- Poster
- Kanji: ピーチガール
- Directed by: Kōji Shintoku
- Screenplay by: Junpei Yamaoka
- Based on: Peach Girl by Miwa Ueda
- Produced by: Hirotaka Aragaki Kiyokazu Ishizuka
- Starring: Mizuki Yamamoto Kei Inoo Mackenyu Mei Nagano Yuika Motokariya Kensei Mikami Takeshi Masu Momoko Kikuchi
- Cinematography: Takashi Komatsu
- Edited by: Yū Shimoda
- Music by: Koichi Tsutaya
- Production company: Fine Entertainment
- Distributed by: Shochiku
- Release date: 20 May 2017 (Japan);
- Running time: 116 minutes
- Country: Japan
- Language: Japanese

= Peach Girl (film) =

Peach Girl (ピーチガール, Pīchigāru) is a 2017 Japanese romantic comedy-drama film based on the manga series of the same name by Miwa Ueda, produced by Fine Entertainment and distributed by Shochiku. The film was directed by Kōji Shintoku, written by Junpei Yamaoka, and stars Mizuki Yamamoto, Kei Inoo, Mackenyu, Mei Nagano, Yuika Motokariya, Kensei Mikami, Takeshi Masu and Momoko Kikuchi. It was released in Japan by Shochiku on 20 May 2017. The theme song for this film is "Call Me Maybe" by Carly Rae Jepsen. On April 1, 2017, the creator Ueda stated that she had drawn manga versions of the film's posters.

==Plot==
Momo Adachi (Mizuki Yamamoto) is a female high school student, always at a loss because she's mistaken as an "easy bimbo girl" due to her appearance.

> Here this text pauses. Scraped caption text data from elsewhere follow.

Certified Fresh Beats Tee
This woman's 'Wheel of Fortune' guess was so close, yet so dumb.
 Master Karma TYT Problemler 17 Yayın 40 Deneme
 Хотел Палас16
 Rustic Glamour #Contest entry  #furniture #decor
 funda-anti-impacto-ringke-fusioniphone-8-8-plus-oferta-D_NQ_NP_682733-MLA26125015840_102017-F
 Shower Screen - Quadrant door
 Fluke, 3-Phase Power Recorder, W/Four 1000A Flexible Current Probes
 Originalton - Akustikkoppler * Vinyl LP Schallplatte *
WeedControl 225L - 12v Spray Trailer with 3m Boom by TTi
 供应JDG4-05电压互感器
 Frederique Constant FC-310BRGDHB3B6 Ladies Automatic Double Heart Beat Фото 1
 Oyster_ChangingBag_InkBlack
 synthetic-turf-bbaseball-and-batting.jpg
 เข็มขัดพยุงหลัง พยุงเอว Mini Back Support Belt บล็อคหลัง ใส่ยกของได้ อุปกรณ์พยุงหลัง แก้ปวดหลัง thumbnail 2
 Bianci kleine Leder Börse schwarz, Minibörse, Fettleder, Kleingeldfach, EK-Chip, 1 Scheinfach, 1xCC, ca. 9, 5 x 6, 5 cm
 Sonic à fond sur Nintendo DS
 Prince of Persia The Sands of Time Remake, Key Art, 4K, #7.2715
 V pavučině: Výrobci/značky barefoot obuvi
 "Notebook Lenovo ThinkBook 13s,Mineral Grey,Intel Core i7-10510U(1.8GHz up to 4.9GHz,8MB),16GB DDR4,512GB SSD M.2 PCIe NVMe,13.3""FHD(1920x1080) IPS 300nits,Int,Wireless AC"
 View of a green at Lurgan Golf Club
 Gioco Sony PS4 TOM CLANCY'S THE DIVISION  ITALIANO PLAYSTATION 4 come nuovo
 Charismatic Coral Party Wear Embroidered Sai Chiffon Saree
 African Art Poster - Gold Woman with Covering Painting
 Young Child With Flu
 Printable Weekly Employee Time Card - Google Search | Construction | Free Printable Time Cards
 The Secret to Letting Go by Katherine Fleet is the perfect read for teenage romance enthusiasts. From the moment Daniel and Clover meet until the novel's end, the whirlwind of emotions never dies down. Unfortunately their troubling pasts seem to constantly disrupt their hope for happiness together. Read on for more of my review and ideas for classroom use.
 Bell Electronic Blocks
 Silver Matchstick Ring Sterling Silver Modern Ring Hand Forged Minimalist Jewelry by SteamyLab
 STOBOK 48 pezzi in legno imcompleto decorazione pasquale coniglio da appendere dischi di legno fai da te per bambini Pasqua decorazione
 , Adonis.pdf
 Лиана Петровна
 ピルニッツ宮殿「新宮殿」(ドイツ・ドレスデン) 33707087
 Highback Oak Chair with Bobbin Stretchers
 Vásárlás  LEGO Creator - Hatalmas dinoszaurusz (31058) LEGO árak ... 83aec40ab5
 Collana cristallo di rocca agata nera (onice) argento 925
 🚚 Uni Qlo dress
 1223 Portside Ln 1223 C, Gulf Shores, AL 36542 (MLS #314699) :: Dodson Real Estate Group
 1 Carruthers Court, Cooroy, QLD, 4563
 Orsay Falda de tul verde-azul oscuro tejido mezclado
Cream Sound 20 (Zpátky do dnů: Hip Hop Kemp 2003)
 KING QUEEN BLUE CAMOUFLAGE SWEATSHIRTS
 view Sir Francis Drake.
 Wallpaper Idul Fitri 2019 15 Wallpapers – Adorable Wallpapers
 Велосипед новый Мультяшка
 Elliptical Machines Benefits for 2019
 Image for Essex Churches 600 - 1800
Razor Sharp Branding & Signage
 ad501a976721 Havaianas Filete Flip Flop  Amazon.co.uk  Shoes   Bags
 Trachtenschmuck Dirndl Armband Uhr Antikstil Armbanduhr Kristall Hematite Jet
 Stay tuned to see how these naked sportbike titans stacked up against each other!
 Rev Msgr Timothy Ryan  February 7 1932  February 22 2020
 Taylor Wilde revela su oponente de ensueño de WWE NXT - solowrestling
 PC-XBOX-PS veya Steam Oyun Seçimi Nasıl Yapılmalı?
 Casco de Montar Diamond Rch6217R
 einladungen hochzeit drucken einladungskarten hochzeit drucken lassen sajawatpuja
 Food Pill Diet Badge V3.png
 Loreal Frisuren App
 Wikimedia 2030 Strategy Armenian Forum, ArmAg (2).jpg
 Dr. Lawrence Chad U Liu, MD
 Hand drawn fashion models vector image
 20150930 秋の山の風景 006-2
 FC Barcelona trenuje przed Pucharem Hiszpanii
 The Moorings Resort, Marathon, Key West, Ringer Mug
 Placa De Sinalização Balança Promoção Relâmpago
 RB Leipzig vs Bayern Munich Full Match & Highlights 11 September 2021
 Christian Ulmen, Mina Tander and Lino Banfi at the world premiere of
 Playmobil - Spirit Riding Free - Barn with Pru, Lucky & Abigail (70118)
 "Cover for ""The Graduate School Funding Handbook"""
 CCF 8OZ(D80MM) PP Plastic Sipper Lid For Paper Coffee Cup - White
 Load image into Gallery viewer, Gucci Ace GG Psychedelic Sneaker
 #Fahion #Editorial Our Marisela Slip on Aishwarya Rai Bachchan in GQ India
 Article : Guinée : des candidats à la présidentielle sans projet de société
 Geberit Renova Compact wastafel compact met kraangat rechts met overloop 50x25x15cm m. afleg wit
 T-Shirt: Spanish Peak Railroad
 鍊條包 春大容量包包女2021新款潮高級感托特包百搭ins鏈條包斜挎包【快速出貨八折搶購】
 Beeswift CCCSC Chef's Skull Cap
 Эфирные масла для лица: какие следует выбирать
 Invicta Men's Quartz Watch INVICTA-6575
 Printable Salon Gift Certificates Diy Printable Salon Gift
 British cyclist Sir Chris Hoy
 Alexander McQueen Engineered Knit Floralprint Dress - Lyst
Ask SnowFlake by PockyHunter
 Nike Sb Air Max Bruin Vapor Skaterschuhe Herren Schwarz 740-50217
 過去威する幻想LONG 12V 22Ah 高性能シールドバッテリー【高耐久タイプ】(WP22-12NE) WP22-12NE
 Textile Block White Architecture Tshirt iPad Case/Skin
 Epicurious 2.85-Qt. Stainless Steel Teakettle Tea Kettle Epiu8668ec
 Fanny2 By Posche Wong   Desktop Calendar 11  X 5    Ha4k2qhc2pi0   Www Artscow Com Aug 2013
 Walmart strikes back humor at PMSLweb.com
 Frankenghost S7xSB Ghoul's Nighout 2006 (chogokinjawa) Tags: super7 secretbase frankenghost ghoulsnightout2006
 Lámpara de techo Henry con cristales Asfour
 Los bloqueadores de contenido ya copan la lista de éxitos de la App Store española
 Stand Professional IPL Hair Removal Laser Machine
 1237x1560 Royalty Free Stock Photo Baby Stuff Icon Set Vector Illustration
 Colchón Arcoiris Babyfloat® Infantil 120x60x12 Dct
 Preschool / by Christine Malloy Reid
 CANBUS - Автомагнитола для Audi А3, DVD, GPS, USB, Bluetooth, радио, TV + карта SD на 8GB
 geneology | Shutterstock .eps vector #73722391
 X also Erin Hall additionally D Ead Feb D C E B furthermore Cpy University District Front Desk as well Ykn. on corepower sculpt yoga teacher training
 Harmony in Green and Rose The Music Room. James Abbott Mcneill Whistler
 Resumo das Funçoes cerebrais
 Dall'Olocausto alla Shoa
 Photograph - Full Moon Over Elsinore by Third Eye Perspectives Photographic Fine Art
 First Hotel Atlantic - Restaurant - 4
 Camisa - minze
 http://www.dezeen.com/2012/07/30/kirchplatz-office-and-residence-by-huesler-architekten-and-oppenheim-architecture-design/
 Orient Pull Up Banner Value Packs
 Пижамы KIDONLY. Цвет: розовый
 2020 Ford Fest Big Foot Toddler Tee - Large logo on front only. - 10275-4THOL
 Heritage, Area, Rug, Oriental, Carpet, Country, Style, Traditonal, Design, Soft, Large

Furthermore, somehow a rumor spreads that she had kissed the most popular boy in her grade, Kairi Okayasu (Kei Inoo) and she has to deal with being the target of harassment by other girls who like him. But ever since junior high school, Momo has actually been fond of a boy called Toji. He gives his all to the baseball club, and although Momo can watch Toji from a distance, she is never able to reveal her feelings.

==Cast==
- Mizuki Yamamoto as Momo Adachi
- Kei Inoo as Kairi Okayasu
- Mackenyu as Kazuya Tojigamori
- Mei Nagano as Sae Kashiwagi
- Yuika Motokariya as Misao Aki
- Kensei Mikami as Ryo Okayasu
- Takeshi Masu as Takashi Okayasu
- Momoko Kikuchi as Sakurako Adachi
- Daisuke Kikuta as Goro Ooji / Jigoro

==Reception==
The film was third place on its opening weekend in Japan, earning US$1.29 million.